▸ **EXTRACT TO READ**:

Looking to migrate your existing VMware environment to VMware Cloud Foundation? Below is a brief summary of what is involved in making this transition based on my personal experience.
When new technologies are released, many organizations look at how to implement them in their environments to improve performance, management, and agility. New developments that are software based can be much easier to implement in an existing environment versus having to deploy a full hardware and software stack. This is beneficial if an organization is between hardware refreshes or if the funding is not sufficient to purchase both the new software and hardware. However, converting an existing environment has its own unique challenges and complications.
For anyone not familiar, VMware Cloud Foundation (VCF) with NSX is a way to deploy a full Software Defined Datacenter from a single product. This includes your host deployments, clusters, and networks. It can be deployed in an on-premises datacenter, a cloud based environment, or a hybrid. When VCF was first released, it was only supported on VSAN. This limited the environments where it could be deployed. However, further development opened it up to environments with other storage options such as fiber channel, NFS, and vVols. This means that many existing environments can now be converted, opening the solution to many more organizations. The following is based on experience in converting an existing vSphere 6.7 environment to VMware Cloud Foundation 7.0 with NSX and some of the challenges that were encountered.
The first step in planning a conversion to VCF is to acquire the correct licensing. This can be challenging, so it is recommended to work with your account team and a trusted partner. This is not as simple as just upgrading your existing licenses from 6.7 to 7.0 as in previous releases. VCF is based on cloud technologies and has many features. Therefore, you need to either purchase new licenses or trade in your existing ones for VCF licenses. Your account team and partners need to know which functions and features of VCF that will be deployed to provide the correct licensing. Otherwise, you could run into issues during your deployment when you need to download various appliance OVA’s or enable specific features. Even once the new license have been issued, do a review to ensure that all of the features and functionality has been provided ahead in initiating your deployment. On premise licenses for the same features will not work if you are looking to enable certain cloud-based features. Log into your VMware Cloud portal and verify which subscriptions are licensed.

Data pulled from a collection
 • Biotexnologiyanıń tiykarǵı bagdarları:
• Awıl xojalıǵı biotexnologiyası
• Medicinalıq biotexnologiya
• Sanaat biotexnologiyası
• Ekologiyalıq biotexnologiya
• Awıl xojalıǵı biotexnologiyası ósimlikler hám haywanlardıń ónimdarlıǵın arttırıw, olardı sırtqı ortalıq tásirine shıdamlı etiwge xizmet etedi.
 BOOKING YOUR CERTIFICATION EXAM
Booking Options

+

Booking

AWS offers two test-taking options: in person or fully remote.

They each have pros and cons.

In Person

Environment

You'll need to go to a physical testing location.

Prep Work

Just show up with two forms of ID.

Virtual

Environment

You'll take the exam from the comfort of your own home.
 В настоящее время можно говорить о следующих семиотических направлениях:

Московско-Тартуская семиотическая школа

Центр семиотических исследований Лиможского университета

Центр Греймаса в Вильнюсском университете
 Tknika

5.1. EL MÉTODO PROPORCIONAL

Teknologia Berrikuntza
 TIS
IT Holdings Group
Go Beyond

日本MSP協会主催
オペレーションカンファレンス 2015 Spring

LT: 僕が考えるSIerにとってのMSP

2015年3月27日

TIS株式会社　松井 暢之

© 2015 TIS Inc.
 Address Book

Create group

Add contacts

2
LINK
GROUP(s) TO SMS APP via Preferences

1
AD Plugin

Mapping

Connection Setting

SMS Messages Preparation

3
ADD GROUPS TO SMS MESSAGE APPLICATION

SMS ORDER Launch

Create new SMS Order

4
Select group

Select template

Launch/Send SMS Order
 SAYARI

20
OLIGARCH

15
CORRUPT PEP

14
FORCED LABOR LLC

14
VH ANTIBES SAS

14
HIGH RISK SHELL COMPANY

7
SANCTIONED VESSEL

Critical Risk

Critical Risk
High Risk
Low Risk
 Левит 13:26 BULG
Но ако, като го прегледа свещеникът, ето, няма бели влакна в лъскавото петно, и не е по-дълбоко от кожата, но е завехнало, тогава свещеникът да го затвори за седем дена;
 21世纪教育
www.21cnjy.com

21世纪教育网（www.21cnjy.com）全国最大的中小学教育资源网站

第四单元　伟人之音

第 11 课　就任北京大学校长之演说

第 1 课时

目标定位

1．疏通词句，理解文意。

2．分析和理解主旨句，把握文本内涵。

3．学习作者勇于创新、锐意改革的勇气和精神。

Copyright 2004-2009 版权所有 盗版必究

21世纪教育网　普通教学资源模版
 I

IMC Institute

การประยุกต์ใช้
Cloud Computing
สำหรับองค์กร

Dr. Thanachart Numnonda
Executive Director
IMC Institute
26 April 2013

▸ **TASK 1**:
Answer these about the VMware Cloud Foundation article:
(a) When VCF first came out, which storage was it supported on?
(b) Which conversion is the writer's experience based on?
(c) What is the first step in planning a conversion to VCF?
▸ **TASK 2**: Reproduce the passage in the VMware Cloud Foundation article from "Looking to migrate" up to and including "challenges and complications.", word for word.
You won't need the records for any of this.

▸ **EXERCISE OUTPUT 1**:
(a) VSAN.
(b) Converting an existing vSphere 6.7 environment to VMware Cloud Foundation 7.0 with NSX.
(c) Getting the correct licensing.

▸ **EXERCISE OUTPUT 2**:
Looking to migrate your existing VMware environment to VMware Cloud Foundation? Below is a brief summary of what is involved in making this transition based on my personal experience.
When new technologies are released, many organizations look at how to implement them in their environments to improve performance, management, and agility. New developments that are software based can be much easier to implement in an existing environment versus having to deploy a full hardware and software stack. This is beneficial if an organization is between hardware refreshes or if the funding is not sufficient to purchase both the new software and hardware. However, converting an existing environment has its own unique challenges and complications.